Unit 4 - stupid Kc (equilibrium concentration) doubt

I posted this as a separate thread (unanswered).... might as well delete that one and ask here?

CH3 COOH(l) + CH3 CH2 OH(l) <reversible react.>CH3 COOCH2 CH3 (l) + H2 O(l)

Initial concentration
-------------------------------
CH3COOH - 0.4 mol
CH3CH2OH - 0.3 mol
CH3COOCH2CH3 - 0.00 mol
H20 - 0.15

Equilibrium concentration
----------------------------------
CH3COOH - 0.2 mol
CH3CH2OH - UNKNOWN
CH3COOCH2CH3 - UNKNOWN
H20 - UNKNOWN


Q) Find the unknown values

If you do not post with specific doubts people are less inclined to help you...

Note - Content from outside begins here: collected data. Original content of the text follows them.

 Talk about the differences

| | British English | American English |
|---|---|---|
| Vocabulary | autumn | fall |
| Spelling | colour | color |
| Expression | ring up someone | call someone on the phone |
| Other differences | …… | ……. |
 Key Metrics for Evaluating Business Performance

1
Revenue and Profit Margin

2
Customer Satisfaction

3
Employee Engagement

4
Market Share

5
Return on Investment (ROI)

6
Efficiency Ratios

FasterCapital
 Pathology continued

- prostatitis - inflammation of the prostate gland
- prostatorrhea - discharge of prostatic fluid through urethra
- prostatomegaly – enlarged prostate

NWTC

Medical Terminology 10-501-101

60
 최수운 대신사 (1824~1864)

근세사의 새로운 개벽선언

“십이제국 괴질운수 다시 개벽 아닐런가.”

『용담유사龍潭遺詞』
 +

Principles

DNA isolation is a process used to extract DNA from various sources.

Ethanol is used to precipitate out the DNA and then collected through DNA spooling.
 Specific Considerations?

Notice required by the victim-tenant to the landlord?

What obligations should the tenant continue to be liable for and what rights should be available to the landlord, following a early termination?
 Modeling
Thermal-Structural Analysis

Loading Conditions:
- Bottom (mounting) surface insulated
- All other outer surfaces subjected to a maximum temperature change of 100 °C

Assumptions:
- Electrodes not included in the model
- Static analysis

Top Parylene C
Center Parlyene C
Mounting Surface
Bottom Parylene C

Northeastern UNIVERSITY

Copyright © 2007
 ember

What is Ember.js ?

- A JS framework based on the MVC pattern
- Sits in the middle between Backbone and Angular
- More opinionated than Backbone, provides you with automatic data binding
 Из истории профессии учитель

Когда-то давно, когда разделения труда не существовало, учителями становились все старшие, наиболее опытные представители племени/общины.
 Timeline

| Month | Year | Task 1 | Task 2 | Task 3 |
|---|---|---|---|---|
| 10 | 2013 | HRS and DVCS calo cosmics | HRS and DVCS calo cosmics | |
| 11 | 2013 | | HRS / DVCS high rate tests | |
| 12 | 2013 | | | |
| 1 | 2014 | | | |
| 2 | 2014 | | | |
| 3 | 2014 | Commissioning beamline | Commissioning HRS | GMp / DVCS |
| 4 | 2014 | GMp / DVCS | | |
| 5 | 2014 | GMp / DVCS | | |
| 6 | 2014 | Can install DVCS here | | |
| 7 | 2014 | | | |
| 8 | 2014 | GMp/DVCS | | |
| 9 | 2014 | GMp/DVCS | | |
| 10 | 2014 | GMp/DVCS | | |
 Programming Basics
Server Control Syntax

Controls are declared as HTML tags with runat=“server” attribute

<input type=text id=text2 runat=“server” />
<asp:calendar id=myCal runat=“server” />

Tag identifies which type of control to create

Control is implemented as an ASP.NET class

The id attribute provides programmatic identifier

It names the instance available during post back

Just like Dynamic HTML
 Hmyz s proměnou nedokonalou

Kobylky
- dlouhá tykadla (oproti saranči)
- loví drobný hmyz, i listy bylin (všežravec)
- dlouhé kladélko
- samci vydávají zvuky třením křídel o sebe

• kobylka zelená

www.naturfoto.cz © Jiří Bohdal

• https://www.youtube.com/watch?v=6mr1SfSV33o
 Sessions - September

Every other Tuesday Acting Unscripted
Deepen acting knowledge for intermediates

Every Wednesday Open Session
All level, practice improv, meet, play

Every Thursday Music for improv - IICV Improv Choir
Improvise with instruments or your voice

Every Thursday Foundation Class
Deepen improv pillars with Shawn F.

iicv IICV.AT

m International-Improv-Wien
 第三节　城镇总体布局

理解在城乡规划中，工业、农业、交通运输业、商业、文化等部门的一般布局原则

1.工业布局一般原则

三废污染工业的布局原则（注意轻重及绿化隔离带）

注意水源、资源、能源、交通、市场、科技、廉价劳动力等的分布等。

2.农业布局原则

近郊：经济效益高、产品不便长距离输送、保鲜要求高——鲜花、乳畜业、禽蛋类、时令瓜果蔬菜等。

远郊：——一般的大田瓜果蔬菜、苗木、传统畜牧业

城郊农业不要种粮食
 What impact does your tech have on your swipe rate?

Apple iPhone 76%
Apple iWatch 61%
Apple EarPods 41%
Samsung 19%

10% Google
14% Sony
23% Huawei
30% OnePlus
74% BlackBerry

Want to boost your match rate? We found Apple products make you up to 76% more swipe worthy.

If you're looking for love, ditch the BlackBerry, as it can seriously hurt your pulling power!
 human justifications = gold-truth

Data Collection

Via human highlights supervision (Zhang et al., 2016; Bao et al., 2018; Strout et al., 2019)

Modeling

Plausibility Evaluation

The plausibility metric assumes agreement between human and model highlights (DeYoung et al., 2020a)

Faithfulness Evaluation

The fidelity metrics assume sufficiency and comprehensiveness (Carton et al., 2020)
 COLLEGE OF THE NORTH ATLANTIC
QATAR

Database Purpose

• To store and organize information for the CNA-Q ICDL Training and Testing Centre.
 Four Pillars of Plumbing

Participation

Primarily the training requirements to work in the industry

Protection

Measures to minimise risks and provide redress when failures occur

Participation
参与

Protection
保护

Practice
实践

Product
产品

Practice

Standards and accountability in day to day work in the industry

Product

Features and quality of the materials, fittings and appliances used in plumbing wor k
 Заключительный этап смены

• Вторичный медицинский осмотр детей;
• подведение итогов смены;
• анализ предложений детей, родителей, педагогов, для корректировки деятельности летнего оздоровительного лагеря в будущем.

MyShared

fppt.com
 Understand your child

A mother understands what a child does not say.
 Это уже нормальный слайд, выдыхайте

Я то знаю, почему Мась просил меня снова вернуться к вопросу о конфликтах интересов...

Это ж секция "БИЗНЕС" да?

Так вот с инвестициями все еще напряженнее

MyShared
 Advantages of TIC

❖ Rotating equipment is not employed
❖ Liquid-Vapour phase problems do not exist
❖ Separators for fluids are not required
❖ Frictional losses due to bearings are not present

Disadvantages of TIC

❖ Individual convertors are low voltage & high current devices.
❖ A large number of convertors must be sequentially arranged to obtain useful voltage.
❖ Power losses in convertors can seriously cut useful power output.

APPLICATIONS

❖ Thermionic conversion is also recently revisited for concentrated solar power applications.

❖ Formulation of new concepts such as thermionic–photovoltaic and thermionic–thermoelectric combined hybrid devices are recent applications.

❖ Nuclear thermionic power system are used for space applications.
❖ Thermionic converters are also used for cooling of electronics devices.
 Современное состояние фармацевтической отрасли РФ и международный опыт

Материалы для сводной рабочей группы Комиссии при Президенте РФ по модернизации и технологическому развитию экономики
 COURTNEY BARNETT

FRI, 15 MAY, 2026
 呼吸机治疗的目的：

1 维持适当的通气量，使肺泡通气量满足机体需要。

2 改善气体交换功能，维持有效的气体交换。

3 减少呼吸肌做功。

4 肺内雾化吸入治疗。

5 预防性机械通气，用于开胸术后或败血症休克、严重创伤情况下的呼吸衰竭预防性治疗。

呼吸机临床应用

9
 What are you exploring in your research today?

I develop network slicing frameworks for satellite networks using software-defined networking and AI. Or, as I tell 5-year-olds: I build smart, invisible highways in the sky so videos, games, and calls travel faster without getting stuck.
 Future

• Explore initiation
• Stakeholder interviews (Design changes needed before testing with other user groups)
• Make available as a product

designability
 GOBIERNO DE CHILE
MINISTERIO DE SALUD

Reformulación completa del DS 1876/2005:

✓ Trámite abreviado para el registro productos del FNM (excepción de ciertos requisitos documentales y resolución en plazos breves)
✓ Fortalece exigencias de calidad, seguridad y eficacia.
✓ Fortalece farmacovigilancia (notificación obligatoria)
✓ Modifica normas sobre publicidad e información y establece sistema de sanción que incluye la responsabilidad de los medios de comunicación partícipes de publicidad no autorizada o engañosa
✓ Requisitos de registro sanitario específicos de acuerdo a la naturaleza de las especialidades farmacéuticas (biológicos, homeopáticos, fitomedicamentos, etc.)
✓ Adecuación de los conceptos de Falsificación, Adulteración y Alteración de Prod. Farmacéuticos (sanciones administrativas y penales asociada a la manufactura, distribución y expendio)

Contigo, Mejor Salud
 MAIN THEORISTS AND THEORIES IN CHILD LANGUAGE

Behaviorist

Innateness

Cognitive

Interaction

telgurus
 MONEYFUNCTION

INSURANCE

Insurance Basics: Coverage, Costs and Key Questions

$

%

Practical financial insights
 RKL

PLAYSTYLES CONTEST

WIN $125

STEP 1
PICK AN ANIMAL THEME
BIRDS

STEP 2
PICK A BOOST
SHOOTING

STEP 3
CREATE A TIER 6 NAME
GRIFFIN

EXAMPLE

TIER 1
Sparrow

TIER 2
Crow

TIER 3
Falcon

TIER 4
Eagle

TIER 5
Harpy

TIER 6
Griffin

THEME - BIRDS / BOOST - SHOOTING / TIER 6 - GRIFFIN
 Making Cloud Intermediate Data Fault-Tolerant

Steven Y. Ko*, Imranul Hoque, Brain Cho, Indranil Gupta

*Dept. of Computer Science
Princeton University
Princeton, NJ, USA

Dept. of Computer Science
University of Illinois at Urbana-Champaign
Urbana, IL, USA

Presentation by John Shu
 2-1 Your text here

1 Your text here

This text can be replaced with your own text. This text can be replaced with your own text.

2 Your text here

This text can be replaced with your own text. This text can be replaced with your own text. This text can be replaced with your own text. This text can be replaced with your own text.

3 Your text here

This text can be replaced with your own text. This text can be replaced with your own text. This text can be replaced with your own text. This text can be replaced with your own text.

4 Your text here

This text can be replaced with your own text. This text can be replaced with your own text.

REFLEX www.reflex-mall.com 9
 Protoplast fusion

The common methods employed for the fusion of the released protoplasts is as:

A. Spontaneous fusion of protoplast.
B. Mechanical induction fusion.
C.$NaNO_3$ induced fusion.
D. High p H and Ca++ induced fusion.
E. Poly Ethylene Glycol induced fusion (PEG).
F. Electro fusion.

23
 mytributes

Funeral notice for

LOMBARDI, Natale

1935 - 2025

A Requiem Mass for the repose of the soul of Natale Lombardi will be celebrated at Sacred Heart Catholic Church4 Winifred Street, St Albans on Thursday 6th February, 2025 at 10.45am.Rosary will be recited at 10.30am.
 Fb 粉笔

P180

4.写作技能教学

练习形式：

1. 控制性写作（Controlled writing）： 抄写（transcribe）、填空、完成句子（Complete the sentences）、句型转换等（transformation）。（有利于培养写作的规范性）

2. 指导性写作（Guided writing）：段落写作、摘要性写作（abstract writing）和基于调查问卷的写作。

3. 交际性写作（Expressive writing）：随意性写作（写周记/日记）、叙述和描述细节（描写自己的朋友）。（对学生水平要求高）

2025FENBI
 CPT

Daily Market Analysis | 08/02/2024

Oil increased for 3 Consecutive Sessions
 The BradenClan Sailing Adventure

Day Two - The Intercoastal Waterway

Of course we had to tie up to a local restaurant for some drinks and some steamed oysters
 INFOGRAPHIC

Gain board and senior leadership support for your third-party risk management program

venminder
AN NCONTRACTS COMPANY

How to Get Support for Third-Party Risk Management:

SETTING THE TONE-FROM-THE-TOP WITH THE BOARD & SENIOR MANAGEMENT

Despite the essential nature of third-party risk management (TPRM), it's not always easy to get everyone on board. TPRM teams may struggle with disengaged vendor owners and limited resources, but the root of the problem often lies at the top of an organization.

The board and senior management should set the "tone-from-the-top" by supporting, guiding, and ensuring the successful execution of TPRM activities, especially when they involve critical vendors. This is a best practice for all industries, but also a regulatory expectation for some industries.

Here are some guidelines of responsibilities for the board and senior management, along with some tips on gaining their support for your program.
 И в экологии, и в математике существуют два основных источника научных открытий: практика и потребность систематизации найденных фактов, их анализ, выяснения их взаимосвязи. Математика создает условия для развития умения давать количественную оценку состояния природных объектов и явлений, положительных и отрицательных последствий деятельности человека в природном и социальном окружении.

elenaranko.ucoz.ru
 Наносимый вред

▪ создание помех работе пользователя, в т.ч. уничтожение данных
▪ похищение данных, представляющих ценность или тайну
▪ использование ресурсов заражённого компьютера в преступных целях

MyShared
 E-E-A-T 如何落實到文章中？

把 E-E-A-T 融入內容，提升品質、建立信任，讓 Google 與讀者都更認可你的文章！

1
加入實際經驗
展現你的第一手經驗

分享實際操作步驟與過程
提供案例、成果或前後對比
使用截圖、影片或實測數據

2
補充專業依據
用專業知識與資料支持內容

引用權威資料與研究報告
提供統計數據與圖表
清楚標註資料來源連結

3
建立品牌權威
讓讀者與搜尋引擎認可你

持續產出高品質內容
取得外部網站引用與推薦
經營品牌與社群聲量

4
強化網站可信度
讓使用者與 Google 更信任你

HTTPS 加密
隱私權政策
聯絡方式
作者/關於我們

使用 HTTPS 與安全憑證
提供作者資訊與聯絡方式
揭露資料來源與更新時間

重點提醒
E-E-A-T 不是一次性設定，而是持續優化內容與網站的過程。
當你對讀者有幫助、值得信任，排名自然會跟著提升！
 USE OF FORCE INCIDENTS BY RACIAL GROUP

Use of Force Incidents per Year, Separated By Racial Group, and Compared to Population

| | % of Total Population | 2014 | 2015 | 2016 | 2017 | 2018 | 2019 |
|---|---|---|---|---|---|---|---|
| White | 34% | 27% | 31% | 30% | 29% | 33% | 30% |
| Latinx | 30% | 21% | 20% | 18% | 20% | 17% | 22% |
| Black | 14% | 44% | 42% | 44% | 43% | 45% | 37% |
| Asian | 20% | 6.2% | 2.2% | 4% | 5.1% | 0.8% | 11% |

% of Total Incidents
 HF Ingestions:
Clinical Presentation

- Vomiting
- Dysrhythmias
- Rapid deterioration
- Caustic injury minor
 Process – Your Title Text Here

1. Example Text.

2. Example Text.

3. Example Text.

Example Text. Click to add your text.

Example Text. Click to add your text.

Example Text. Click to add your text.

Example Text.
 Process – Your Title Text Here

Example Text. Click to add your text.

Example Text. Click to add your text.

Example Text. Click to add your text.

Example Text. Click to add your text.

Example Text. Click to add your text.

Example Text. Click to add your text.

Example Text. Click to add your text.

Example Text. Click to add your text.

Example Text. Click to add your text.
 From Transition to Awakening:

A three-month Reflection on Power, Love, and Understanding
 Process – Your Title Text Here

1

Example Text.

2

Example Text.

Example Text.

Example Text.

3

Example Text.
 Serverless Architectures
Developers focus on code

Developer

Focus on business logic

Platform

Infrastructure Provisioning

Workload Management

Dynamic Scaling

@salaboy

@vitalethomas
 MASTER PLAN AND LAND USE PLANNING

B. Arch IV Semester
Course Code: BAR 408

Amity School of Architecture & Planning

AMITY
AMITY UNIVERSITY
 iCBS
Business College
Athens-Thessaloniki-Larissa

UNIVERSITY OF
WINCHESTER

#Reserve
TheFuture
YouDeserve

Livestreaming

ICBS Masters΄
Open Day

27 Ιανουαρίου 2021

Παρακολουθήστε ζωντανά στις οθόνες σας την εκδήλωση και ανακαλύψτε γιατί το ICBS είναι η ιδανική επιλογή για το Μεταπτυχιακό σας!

What are you having problems with?

Q) Find the unknown values - I don't know how to solve this and would like to know how to find the answers.

You know how much ethanoic acid has reacted at equilibrium (0.4-0.2 mol), so using the reaction stoichiometry you can find out how many moles of the other components have either been made or used up.

Then, by subtracting the reactant values from the initial moles and adding the product values to the initial moles you have the moles of all components.

Oh! I get it. (maybe)

0.4 becomes 0.2 (that's 0.4-0.2)

since all moles of other compounds are same...

CH3CH2OH -> 0.3 - 0.2 = 0.1 mol

and in the product side I do...

CH3COOCH2CH3 -> 0.00 + 0.2 = 0.2
H20 -> 0.15 + 0.2 = 0.35

correct? or am I thinking it wrong and got this by fluke?